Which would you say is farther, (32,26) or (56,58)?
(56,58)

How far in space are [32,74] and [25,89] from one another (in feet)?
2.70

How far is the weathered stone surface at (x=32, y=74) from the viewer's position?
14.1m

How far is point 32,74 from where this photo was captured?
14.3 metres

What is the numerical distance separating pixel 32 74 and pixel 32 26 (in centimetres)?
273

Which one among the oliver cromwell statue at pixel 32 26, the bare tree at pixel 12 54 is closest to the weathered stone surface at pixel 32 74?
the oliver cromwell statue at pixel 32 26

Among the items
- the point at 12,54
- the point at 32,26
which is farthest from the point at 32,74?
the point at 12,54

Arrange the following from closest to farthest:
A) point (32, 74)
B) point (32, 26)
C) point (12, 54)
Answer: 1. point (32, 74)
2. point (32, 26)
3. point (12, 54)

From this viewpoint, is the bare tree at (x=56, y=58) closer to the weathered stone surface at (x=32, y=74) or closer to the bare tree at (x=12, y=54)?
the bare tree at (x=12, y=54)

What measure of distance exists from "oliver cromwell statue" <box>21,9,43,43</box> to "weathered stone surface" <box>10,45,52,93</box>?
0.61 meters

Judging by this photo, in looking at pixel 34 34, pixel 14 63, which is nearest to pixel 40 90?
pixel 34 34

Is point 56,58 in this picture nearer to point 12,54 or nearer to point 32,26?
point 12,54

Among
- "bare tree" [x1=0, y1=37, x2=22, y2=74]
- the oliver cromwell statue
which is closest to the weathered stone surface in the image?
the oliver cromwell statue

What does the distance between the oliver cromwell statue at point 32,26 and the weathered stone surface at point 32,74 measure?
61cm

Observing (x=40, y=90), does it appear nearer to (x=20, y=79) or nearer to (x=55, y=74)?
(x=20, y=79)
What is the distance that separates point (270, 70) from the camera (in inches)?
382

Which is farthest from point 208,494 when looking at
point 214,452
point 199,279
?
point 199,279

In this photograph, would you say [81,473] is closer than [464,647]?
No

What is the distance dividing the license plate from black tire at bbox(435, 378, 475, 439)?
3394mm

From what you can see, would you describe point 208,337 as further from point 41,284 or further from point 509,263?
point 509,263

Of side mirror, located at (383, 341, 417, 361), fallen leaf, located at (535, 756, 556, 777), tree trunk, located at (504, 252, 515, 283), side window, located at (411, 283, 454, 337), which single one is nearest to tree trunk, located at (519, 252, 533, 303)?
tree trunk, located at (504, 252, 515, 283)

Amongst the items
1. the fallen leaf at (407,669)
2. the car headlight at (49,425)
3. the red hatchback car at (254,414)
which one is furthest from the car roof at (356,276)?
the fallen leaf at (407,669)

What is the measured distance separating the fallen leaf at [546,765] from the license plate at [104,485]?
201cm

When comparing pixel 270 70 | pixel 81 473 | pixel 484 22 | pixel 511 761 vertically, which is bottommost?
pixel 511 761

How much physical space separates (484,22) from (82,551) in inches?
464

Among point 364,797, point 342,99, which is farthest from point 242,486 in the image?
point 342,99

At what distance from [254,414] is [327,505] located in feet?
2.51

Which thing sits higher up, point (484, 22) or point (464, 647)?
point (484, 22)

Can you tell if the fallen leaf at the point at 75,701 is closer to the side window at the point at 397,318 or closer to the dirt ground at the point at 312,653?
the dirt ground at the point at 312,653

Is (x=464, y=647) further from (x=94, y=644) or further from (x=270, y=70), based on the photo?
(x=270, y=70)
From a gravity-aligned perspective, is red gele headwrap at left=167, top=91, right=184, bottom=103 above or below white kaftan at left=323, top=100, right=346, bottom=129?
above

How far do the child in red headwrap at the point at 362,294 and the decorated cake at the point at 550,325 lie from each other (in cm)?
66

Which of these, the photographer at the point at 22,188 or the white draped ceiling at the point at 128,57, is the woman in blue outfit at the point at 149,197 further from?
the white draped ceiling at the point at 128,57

# [EXERCISE REQUIREMENTS]
Copy out all of the records above word for word, leaving nothing out and changing nothing.

# [REPLY]
Which would you say is farther, (32,26) or (56,58)?
(56,58)

How far in space are [32,74] and [25,89] from one another (in feet)?
2.70

How far is the weathered stone surface at (x=32, y=74) from the viewer's position?
14.1m

How far is point 32,74 from where this photo was captured?
14.3 metres

What is the numerical distance separating pixel 32 74 and pixel 32 26 (in centimetres)?
273

Which one among the oliver cromwell statue at pixel 32 26, the bare tree at pixel 12 54 is closest to the weathered stone surface at pixel 32 74?
the oliver cromwell statue at pixel 32 26

Among the items
- the point at 12,54
- the point at 32,26
which is farthest from the point at 32,74?
the point at 12,54

Arrange the following from closest to farthest:
A) point (32, 74)
B) point (32, 26)
C) point (12, 54)
Answer: 1. point (32, 74)
2. point (32, 26)
3. point (12, 54)

From this viewpoint, is the bare tree at (x=56, y=58) closer to the weathered stone surface at (x=32, y=74) or closer to the bare tree at (x=12, y=54)?
the bare tree at (x=12, y=54)

What measure of distance exists from "oliver cromwell statue" <box>21,9,43,43</box> to "weathered stone surface" <box>10,45,52,93</box>?
0.61 meters

Judging by this photo, in looking at pixel 34 34, pixel 14 63, which is nearest to pixel 40 90?
pixel 34 34

Is point 56,58 in this picture nearer to point 12,54 or nearer to point 32,26?
point 12,54

Among
- "bare tree" [x1=0, y1=37, x2=22, y2=74]
- the oliver cromwell statue
which is closest to the weathered stone surface in the image?
the oliver cromwell statue

What does the distance between the oliver cromwell statue at point 32,26 and the weathered stone surface at point 32,74 measure?
61cm

Observing (x=40, y=90), does it appear nearer to (x=20, y=79) or nearer to (x=55, y=74)?
(x=20, y=79)
What is the distance that separates point (270, 70) from the camera (in inches)?
382

Which is farthest from point 208,494 when looking at
point 214,452
point 199,279
?
point 199,279

In this photograph, would you say [81,473] is closer than [464,647]?
No

What is the distance dividing the license plate from black tire at bbox(435, 378, 475, 439)?
3394mm

From what you can see, would you describe point 208,337 as further from point 41,284 or further from point 509,263?
point 509,263

Of side mirror, located at (383, 341, 417, 361), fallen leaf, located at (535, 756, 556, 777), tree trunk, located at (504, 252, 515, 283), side window, located at (411, 283, 454, 337), which single one is nearest to tree trunk, located at (519, 252, 533, 303)?
tree trunk, located at (504, 252, 515, 283)

Amongst the items
1. the fallen leaf at (407,669)
2. the car headlight at (49,425)
3. the red hatchback car at (254,414)
which one is furthest from the car roof at (356,276)?
the fallen leaf at (407,669)

What is the measured distance separating the fallen leaf at [546,765] from the license plate at [104,485]?
201cm

When comparing pixel 270 70 | pixel 81 473 | pixel 484 22 | pixel 511 761 vertically, which is bottommost?
pixel 511 761

How much physical space separates (484,22) from (82,551) in inches?
464

Among point 364,797, point 342,99, which is farthest from point 242,486 in the image?
point 342,99

At what distance from [254,414] is [327,505] located in feet?
2.51

Which thing sits higher up, point (484, 22) or point (464, 647)?
point (484, 22)

Can you tell if the fallen leaf at the point at 75,701 is closer to the side window at the point at 397,318 or closer to the dirt ground at the point at 312,653?
the dirt ground at the point at 312,653

Is (x=464, y=647) further from (x=94, y=644) or further from (x=270, y=70), based on the photo?
(x=270, y=70)
From a gravity-aligned perspective, is red gele headwrap at left=167, top=91, right=184, bottom=103 above or below white kaftan at left=323, top=100, right=346, bottom=129?
above

How far do the child in red headwrap at the point at 362,294 and the decorated cake at the point at 550,325 lie from each other (in cm)?
66

Which of these, the photographer at the point at 22,188 or the white draped ceiling at the point at 128,57, is the woman in blue outfit at the point at 149,197 further from?
the white draped ceiling at the point at 128,57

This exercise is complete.